DOWNLOAD THE CODE:
Download the Code 16175.zip

The Data Mining and Exploration group employed three broad strategies in developing SQL Server 2000 Analysis Services: self-service, integration of OLAP and data mining, and Universal Data Access (UDA). The group implemented the strategy of self-service primarily through task wizards that take you through the various steps involved in developing and using data-mining models. To integrate the OLAP and data-mining metaphors, the group decided to have the query-delivery mechanism deliver query results, whether OLAP-based or data mining-based, to the user through the same interface.

The OLE DB for Data Mining standard encapsulates the idea of a universal data-access mechanism that allows the sharing of data and data-mining results through heterogeneous environments with multiple applications. Microsoft developed OLE DB for tabular data sources but extended it for OLAP through OLE DB for OLAP in SQL Server 7.0 and for data mining through OLE DB for Data Mining in SQL Server 2000. With OLE DB for Data Mining, you can mine OLAP or relational data sources because the same OLE DB infrastructure supports both OLAP and data mining. Thus, the OLE DB for OLAP and OLE DB for Data Mining approaches reflect heterogeneous data access, a shared mining and multidimensional query storage medium, and a common interface for OLAP queries and data-mining queries.

The addition of data-mining capability in SQL Server 2000 represents a major new functional extension to SQL Server's capabilities. You can develop a data-mining model from either relational (standard tables) or dimensional (cube structures) sources. Microsoft extended the OLE DB data-access standard to provide generalized data-mining access mechanisms that include support for relational and dimensional sources as well as for third-party vendors' data-mining functionality. Analysis Manager contains several new wizards that facilitate interaction with data-mining models. (The OLE DB for Data Mining specification allows programmatic interaction.) And because SQL Server stores data-mining models as Decision Support Objects (DSO) in the same way that it stores dimensional cubes, you can use the same interface to service OLAP-style queries and data-mining queries.

OLE DB for Data Mining
OLE DB for Data Mining supports most popular data-mining algorithms. Using OLE DB for Data Mining, data-mining applications can tap into any tabular data source through an OLE DB provider, and you can perform data-mining analysis directly against a relational database. To bridge the gap between traditional data-mining techniques and modern relational database management systems (RDBMSs), OLE DB for Data Mining defines new concepts and features, including:

Data-mining model. The data-mining model is like a relational table, except that it contains special columns that you can use to derive the patterns and relationships that characterize the kinds of discoveries that data mining reveals, such as which offers drive sales or the characteristics of people who respond to a targeted marketing offer. You can also use these columns to make predictions; the data-mining model serves as the core functionality that both creates a prediction model and generates predictions. Unlike a standard relational table, which stores raw data, the data-mining model stores the patterns discovered by your data-mining algorithm. To create data-mining models, you use a CREATE statement that is very similar to the SQL CREATE TABLE statement. You populate a data-mining model by using the INSERT INTO statement, just as you would populate a table. The client application issues a SELECT statement to make predictions through the data-mining model. A prediction is like a query in that it shows the important fields in a given outcome, such as sales or probability of response. After the mining engine defines the important fields and stores them in the data-mining model, the model can use the same pattern to classify new data in which the outcome is unknown. The process of identifying the important fields that form a prediction's pattern is called training. The trained pattern, or structure, is what you save in the data-mining model.
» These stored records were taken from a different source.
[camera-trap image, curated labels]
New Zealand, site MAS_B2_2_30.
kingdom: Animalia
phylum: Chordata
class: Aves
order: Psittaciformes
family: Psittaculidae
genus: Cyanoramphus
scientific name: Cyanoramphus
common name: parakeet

OLE DB for Data Mining is an extension of OLE DB that lets data-mining client applications use data-mining services from a broad variety of providers. OLE DB for Data Mining treats data-mining models as a special type of table. When you insert the data into the table, a data-mining algorithm processes the data and the data-mining model query processor saves the resulting data-mining model instead of the data itself. You can then browse the saved data-mining model, refine it, or use it to make predictions.

OLE DB for Data Mining schema rowsets. These special-purpose schema rowsets let consumer applications find crucial information, such as available mining services, mining models, mining columns, and model contents. SQL Server 2000 Analysis Services' Analysis Manager and third-party data-mining providers populate schema rowsets during the model-creation stage, during which the data is examined for patterns. This process, called learning or training, refers to the examination of data to discern new patterns or, alternatively, the fact that the data-mining model is trained to recognize patterns in the new data source.

Prediction join operation. To facilitate deployment, this operation, which is similar to the join operation in SQL syntax, is mapped to a join query between a data-mining model (which contains the trained pattern from the original data) and the designated new input data. This mapping lets you easily generate a prediction result tailored to the business requirements of the analysis.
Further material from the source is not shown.